Uno de los casos más emblemáticos es el de los octógonos nutricionales, una medida presentada como un avance en salud pública, pero que muchos expertos consideran un ejemplo claro de cómo la presión ideológica y mediática puede alterar el comportamiento del consumidor. Estas etiquetas, impulsadas por redes como la Red Peruana de Alimentación y Nutrición Saludable —respaldada por financiamiento internacional—, no distinguen entre productos perjudiciales y alimentos de consumo esencial, generando miedo y confusión en las familias peruanas.

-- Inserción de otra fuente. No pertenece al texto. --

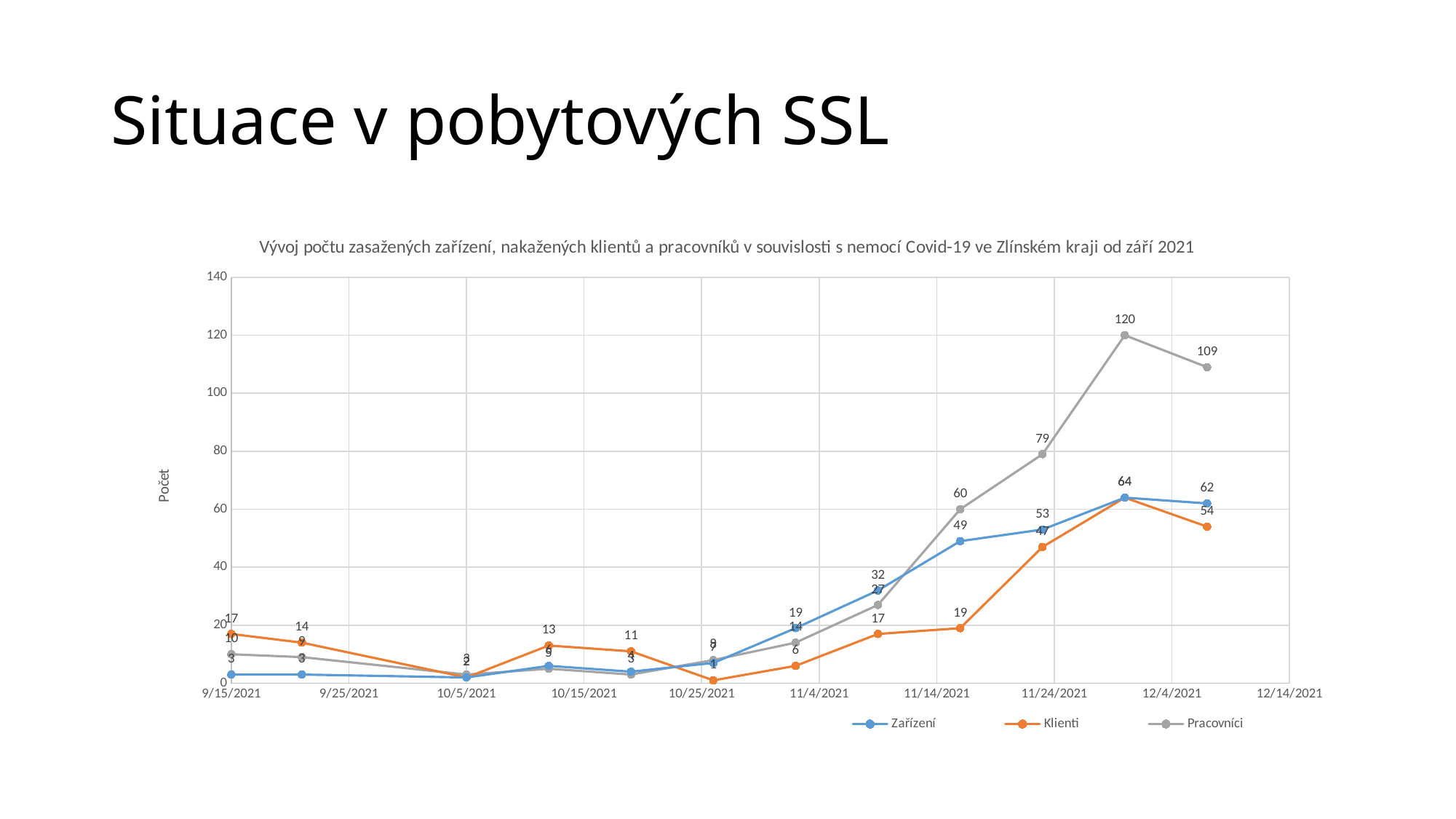
What is the difference between the peak value of Pracovníci (120) and its final value (109)? 11 What kind of chart is shown on the slide? line chart At the rightmost data point, which series has the larger value: Zařízení or Klienti? Zařízení Is the final value of the Pracovníci series greater or less than 100? greater What is the highest value reached by the Klienti series? 64 What is the highest value reached by the Zařízení series? 64 What is the value of the rightmost (final) data point of the Pracovníci series? 109 How many series does the legend list? 3 Do the values of the Zařízení series generally rise or fall from September to December 2021? rise What is the label of the vertical axis? Počet What is the highest value reached by the Pracovníci series? 120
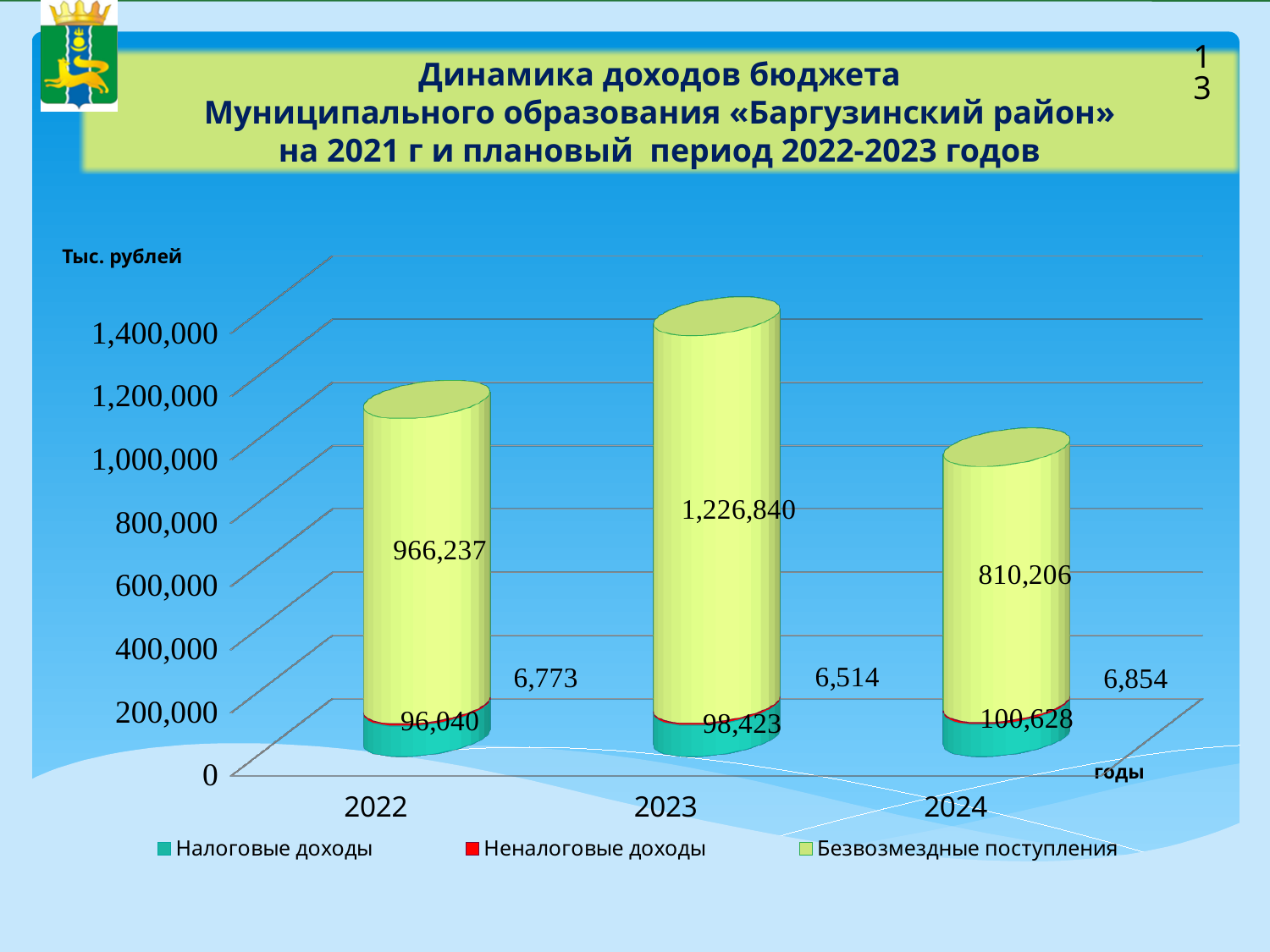
What kind of chart is shown on the slide? Stacked bar chart What is the value of Налоговые доходы for 2022? 96,040 What is the value of Неналоговые доходы for 2024? 6,854 How many years are shown on the x axis? 3 In which year is Неналоговые доходы the lowest? 2023 What is the difference between Безвозмездные поступления in 2023 and in 2022? 260,603 What is the value of Безвозмездные поступления for 2023? 1,226,840 What is the total of the stacked bar for 2024? 917,688 How many series does the legend list? 3 What is the total of the stacked bar for 2023? 1,331,777 Which is larger: Налоговые доходы in 2024 or in 2022? 2024 In which year is Безвозмездные поступления the highest? 2023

La línea entre la ayuda y la manipulación es cada vez más delgada. Numerosas ONG con sede en el extranjero operan en el país con fondos de organismos internacionales que promueven agendas globales específicas, muchas veces ajenas a la realidad cultural y nutricional del Perú. En lugar de fortalecer la soberanía alimentaria, terminan imponiendo modelos importados que desvalorizan nuestros productos y costumbres locales.
Esta situación debería alertar a las autoridades. La influencia política e ideológica de ciertas ONG no solo condiciona las decisiones del Congreso o el Ministerio de Salud, sino que también moldea la opinión pública, instalando narrativas que parecen científicas, pero que en realidad encubren intereses económicos y estratégicos foráneos.
Si el Estado no revisa con rigor las fuentes de financiamiento y los verdaderos objetivos de estas organizaciones, el país corre el riesgo de adoptar políticas que no reflejan su identidad ni sus necesidades alimentarias reales. En nombre de la salud, podríamos estar cediendo soberanía.